SOUPÇON, SUSPICION. Soupçon est le terme vulgaire ; suspicion est un terme de palais. Le soupçon roule sur toutes sortes d'objets ; la suspicion tombe proprement sur les délits. Le soupçon fait qu'on est soupçonné ; la suspicion suppose qu'on est suspect.

HISTORIQUE

XIIe s. Et cil qui plus les ament, sont plus en sopeçon, Sax. XXII.

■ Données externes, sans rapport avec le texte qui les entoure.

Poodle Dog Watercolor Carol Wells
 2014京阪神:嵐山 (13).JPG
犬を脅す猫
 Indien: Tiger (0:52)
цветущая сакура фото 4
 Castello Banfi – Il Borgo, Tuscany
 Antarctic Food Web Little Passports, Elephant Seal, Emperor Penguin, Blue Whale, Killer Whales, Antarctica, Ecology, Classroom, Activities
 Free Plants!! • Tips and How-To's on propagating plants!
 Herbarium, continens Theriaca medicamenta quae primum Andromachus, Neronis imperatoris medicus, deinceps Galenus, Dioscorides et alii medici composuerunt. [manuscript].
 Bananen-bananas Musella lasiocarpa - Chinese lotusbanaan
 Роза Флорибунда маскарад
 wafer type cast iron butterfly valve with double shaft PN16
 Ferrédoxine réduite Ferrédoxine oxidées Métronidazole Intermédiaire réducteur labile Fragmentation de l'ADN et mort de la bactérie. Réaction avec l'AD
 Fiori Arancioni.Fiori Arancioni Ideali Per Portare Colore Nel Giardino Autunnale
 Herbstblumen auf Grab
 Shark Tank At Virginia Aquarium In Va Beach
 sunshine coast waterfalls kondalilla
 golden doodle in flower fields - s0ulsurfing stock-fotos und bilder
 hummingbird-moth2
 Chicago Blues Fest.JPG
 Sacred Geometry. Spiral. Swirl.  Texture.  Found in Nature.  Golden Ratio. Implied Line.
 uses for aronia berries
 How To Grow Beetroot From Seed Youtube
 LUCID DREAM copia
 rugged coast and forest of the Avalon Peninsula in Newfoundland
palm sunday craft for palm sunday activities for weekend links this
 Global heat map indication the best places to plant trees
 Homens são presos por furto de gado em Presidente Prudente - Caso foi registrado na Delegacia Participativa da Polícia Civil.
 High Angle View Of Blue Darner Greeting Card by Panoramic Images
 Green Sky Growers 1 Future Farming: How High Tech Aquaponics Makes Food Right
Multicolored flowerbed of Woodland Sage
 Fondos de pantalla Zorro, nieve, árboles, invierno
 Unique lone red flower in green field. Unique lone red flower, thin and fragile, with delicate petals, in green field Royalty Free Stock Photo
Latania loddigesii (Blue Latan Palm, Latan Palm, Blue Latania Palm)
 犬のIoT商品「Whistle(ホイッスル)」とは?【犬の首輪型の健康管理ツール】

XIIIe s. Et dist ces paroles pour çou [ce] que il savoit bien que li rois l'avoit en souspechon, por mauvaises paroles, Chron. de Rains, 147. … Dont j'ai mauvese soupeçon, la Rose, 3548. Il se met en souspechon qu'il ne demande fausseté, Beaumanoir, VI, 31.

XVe s. Vous estes tous temps mal pensant, Et plain de faulse soupeçon, Orléans, Ball. 43.

XVIe s. Les senateurs entroient en soupeçon les uns des autres, Amyot, Numa, 4. Ce mystere [de gens armés qui arrivaient les uns après les autres dans la maison de Montaigne] commenceoit à taster ma souspeçon, Montaigne, IV, 227. Tel en qui il ne pouvoit cheoir souspeçon aulcune de foiblesse, Montaigne, I, 94.

ÉTYMOLOGIE

Prov. sospeisso ; it. sospezione ; du lat suspicionem, qui vient de suspicere, regarder, considérer, et de là soupçonner, de susum, en haut, et spicere, voir (voy. SPECTACLE) : soupeçon ou soupçon est la forme française ; il était correctement féminin ; suspicion a été refait sur le latin.